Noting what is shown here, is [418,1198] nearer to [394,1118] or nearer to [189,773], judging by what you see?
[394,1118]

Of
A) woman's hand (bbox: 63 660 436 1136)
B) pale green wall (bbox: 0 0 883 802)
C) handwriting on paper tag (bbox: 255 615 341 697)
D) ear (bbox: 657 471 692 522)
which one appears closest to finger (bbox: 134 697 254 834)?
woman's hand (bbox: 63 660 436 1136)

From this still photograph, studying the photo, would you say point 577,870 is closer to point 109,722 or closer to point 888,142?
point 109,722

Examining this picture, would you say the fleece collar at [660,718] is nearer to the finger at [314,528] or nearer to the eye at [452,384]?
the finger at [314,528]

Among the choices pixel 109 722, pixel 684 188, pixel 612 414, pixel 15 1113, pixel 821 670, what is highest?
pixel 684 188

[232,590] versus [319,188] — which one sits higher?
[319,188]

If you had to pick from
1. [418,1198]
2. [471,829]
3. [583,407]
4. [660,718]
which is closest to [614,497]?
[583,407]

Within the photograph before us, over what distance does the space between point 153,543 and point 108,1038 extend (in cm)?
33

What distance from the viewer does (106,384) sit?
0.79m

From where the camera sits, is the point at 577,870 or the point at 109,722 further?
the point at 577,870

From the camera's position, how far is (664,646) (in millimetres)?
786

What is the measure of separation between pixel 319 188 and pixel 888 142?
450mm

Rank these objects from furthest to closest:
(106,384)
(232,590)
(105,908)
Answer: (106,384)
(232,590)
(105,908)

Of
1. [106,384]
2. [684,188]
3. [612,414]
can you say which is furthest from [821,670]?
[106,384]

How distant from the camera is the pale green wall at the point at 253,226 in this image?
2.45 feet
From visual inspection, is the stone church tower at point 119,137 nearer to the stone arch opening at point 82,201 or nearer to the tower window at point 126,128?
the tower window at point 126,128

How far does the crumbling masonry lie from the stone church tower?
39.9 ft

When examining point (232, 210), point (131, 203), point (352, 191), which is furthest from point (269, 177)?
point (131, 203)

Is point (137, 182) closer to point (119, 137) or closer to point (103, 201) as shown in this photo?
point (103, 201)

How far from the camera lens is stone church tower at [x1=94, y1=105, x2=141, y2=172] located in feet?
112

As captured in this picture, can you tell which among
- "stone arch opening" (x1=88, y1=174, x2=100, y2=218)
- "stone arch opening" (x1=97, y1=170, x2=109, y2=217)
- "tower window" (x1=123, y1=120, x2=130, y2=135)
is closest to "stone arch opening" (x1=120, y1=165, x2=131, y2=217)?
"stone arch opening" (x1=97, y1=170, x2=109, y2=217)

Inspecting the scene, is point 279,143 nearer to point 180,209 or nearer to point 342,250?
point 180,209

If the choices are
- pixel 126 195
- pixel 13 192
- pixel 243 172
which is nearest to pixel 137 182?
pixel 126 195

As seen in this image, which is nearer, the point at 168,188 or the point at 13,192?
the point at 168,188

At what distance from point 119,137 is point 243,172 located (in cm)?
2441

+++

Return all of the rows above unchanged, word for word and in the same order.

Noting what is shown here, is [418,1198] nearer to [394,1118] or nearer to [189,773], judging by what you see?
[394,1118]

Of
A) woman's hand (bbox: 63 660 436 1136)
B) pale green wall (bbox: 0 0 883 802)
C) handwriting on paper tag (bbox: 255 615 341 697)
D) ear (bbox: 657 471 692 522)
which one appears closest to finger (bbox: 134 697 254 834)?
woman's hand (bbox: 63 660 436 1136)

From this still photograph, studying the photo, would you say point 577,870 is closer to point 109,722 or closer to point 888,142?
point 109,722

Examining this picture, would you say the fleece collar at [660,718] is nearer to the finger at [314,528] or nearer to the eye at [452,384]?
the finger at [314,528]

Among the choices pixel 109 722, pixel 684 188, pixel 612 414, pixel 15 1113, pixel 821 670, what is highest?
pixel 684 188

[232,590] versus [319,188] — which one sits higher?
[319,188]

If you had to pick from
1. [418,1198]
2. [471,829]
3. [583,407]
4. [660,718]
which is closest to [614,497]?
[583,407]

Within the photograph before us, over what distance does the space between point 153,543 and point 108,1038 extend (in cm)?
33

What distance from the viewer does (106,384) sit?
0.79m

From where the camera sits, is the point at 577,870 or the point at 109,722 further?
the point at 577,870

From the camera's position, how far is (664,646) (in millimetres)?
786

What is the measure of separation between pixel 319 188 and pixel 888 142?
450mm

Rank these objects from furthest to closest:
(106,384)
(232,590)
(105,908)
Answer: (106,384)
(232,590)
(105,908)

Of
1. [106,384]
2. [684,188]
3. [612,414]
can you say which is furthest from [821,670]?
[106,384]

How distant from the camera is the pale green wall at the point at 253,226 in this image?
2.45 feet
From visual inspection, is the stone church tower at point 119,137 nearer to the stone arch opening at point 82,201 or nearer to the tower window at point 126,128?
the tower window at point 126,128

How far does the crumbling masonry lie from the stone church tower?
39.9 ft

When examining point (232, 210), point (131, 203), point (352, 191), which is furthest from point (269, 177)?
point (131, 203)

Is point (137, 182) closer to point (119, 137) or closer to point (103, 201) as shown in this photo?
point (103, 201)

How far from the camera lens is stone church tower at [x1=94, y1=105, x2=141, y2=172] located in feet?
112

As captured in this picture, can you tell which among
- "stone arch opening" (x1=88, y1=174, x2=100, y2=218)
- "stone arch opening" (x1=97, y1=170, x2=109, y2=217)
- "tower window" (x1=123, y1=120, x2=130, y2=135)
is closest to "stone arch opening" (x1=120, y1=165, x2=131, y2=217)?
"stone arch opening" (x1=97, y1=170, x2=109, y2=217)

Inspecting the scene, is point 279,143 nearer to point 180,209 or nearer to point 342,250?
point 180,209

If the choices are
- pixel 126 195
- pixel 13 192
- pixel 243 172
which is nearest to pixel 137 182?
pixel 126 195

As seen in this image, which is nearer, the point at 168,188 or the point at 13,192?
the point at 168,188

At what distance from point 119,137 is point 243,172 located (in cm)?
2441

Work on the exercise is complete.